Not only is Jesus a priest forever, but He is a perfect priest forever. Look at verses 26-28. Jesus is not like the other high priests who had to make offerings for their own sins. He is holy, innocent, and unstained. He never committed a sin while in the flesh. He lived and died without sin. He is a perfect high priest in this way. The author has already argued that Jesus was made perfect through His suffering and death (see 2:10, 5:8-10). Here he is noting that He was perfectly righteous in all that He did. He needed no offering for His sins, but He offered up Himself for all of mine and all of yours. Our great High Priest sacrificed Himself to pay for our sins. When Jesus died on the cross, He was securing eternal forgiveness for our sins. No debt remains. No further sacrifice is necessary. He is our perfect, forever priest!

The author of Hebrews is writing to people who were tempted to go back to the Levitical priests to find forgiveness for their sins. He argues in chapter 7 that such an approach is unnecessary. He is saying to them: ‘Do you want your sins to be forgiven? Do you want to be reconciled to God? Then turn to Jesus. He is the Great High Priest. His priesthood is perfect and forever. In Him you will find all that you need to be forgiven.’ Dear friend, maybe you are here today looking for the same thing. Maybe you would admit that you are a sinner and desperate for God’s forgiveness. Then I have the greatest news for you: turn from your sins and trust in Jesus’ sacrifice of Himself and you can be forgiven. Make Him your High Priest today!

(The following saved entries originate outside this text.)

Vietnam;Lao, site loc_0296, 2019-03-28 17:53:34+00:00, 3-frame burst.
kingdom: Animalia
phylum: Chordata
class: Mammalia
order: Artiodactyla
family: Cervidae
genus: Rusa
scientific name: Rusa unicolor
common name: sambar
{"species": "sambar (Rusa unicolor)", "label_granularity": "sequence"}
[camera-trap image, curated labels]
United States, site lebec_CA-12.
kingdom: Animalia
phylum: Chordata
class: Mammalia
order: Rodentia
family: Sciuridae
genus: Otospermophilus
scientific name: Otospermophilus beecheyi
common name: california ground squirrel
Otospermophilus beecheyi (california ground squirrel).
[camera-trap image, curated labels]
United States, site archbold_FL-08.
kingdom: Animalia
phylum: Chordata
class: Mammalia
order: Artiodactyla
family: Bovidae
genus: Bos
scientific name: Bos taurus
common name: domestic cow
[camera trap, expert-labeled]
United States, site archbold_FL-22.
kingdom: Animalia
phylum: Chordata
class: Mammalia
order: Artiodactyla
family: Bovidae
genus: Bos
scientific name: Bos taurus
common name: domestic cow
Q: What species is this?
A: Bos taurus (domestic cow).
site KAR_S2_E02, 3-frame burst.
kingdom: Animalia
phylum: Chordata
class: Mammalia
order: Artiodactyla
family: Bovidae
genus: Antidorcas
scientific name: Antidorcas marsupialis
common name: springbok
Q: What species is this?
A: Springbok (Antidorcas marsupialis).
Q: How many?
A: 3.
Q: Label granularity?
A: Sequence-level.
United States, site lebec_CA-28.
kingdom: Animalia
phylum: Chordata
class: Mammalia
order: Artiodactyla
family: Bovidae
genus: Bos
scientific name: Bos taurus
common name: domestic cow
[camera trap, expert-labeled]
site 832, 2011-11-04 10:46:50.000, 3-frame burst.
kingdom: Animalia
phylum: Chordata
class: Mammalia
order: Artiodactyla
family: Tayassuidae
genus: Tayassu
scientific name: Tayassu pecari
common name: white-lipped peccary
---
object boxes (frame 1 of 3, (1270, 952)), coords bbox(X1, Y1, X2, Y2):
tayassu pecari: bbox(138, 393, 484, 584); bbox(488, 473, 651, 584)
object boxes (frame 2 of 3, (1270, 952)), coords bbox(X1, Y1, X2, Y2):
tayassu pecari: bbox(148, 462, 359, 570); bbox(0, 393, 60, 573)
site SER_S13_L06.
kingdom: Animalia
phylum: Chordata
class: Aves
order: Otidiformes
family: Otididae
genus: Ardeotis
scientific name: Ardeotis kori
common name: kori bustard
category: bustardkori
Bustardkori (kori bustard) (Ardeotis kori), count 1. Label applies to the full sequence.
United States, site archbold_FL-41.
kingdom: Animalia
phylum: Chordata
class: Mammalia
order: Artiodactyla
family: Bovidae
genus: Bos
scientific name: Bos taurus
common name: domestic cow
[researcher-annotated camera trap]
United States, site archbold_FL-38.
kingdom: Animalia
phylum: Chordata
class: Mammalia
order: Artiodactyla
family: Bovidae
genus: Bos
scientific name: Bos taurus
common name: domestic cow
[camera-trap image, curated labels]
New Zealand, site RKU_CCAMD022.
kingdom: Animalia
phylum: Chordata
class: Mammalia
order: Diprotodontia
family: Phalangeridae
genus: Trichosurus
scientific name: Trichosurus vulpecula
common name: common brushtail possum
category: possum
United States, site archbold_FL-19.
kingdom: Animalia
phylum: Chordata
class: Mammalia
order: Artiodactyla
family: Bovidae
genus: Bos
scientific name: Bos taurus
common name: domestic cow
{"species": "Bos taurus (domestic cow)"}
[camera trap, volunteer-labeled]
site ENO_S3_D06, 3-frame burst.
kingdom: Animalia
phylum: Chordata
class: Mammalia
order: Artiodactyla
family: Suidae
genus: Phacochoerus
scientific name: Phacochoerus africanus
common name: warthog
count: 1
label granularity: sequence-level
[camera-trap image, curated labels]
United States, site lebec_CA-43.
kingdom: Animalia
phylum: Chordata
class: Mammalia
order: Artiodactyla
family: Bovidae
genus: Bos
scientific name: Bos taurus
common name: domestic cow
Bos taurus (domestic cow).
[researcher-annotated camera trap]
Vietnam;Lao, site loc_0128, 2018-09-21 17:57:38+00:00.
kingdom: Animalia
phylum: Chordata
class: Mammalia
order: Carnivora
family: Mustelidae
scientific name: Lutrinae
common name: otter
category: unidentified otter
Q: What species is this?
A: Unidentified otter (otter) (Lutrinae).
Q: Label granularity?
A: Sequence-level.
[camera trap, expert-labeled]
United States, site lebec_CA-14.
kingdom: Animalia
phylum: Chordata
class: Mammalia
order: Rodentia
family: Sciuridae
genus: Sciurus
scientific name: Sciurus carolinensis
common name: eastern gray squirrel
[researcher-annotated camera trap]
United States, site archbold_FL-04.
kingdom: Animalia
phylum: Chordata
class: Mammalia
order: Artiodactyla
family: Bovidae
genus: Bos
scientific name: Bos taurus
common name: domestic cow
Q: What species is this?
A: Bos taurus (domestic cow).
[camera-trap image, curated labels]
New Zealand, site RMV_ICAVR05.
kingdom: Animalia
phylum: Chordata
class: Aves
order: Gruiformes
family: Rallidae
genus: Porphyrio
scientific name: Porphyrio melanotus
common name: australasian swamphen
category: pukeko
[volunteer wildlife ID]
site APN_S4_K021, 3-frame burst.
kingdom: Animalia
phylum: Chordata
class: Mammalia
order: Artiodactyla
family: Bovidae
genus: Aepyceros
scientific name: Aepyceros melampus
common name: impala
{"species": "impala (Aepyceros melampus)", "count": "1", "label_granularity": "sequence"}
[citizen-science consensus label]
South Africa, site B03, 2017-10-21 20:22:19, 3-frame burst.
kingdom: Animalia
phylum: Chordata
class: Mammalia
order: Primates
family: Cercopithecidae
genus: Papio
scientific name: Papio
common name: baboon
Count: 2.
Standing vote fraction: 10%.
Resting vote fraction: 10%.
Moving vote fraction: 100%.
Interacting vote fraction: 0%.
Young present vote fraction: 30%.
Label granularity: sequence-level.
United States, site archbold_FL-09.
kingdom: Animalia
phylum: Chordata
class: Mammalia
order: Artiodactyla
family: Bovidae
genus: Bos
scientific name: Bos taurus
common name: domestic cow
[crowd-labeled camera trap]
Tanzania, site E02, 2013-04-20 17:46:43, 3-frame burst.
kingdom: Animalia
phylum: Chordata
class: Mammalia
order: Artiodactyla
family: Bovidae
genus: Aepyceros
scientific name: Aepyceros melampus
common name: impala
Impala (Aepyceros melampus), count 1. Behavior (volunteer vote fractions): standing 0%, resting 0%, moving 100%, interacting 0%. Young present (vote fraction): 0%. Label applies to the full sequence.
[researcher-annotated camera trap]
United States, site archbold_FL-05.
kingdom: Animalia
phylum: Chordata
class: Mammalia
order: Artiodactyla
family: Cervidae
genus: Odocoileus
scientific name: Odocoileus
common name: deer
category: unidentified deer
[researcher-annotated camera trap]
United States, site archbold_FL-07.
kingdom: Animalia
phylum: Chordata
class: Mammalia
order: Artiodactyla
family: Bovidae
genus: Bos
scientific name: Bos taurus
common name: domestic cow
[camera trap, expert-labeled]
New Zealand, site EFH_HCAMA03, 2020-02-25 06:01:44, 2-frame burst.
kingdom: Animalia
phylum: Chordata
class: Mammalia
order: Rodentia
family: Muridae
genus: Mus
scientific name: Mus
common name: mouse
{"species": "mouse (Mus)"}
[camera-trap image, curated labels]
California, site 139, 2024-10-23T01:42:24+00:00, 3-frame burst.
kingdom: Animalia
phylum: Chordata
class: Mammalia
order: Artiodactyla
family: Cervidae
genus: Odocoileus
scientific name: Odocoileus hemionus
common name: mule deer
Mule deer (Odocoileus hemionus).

And brothers and sisters, let me encourage you today: do not doubt the work of Jesus on your behalf. He is our perfect and forever priest, always interceding on our behalf. Come to Him boldly and ask for forgiveness with confidence. He gave Himself for you. He is not ashamed to call you His own. And when He tells you that you are forgiven, don’t doubt it. Never take your sins lightly, the author of Hebrews (and the rest of the Bible) warns us against such a mistake. But never think that your sins are too much for our Great High Priest. He is able to save to the uttermost! Jesus is the priest that you need. Hold fast and draw near to God through Him! Amen.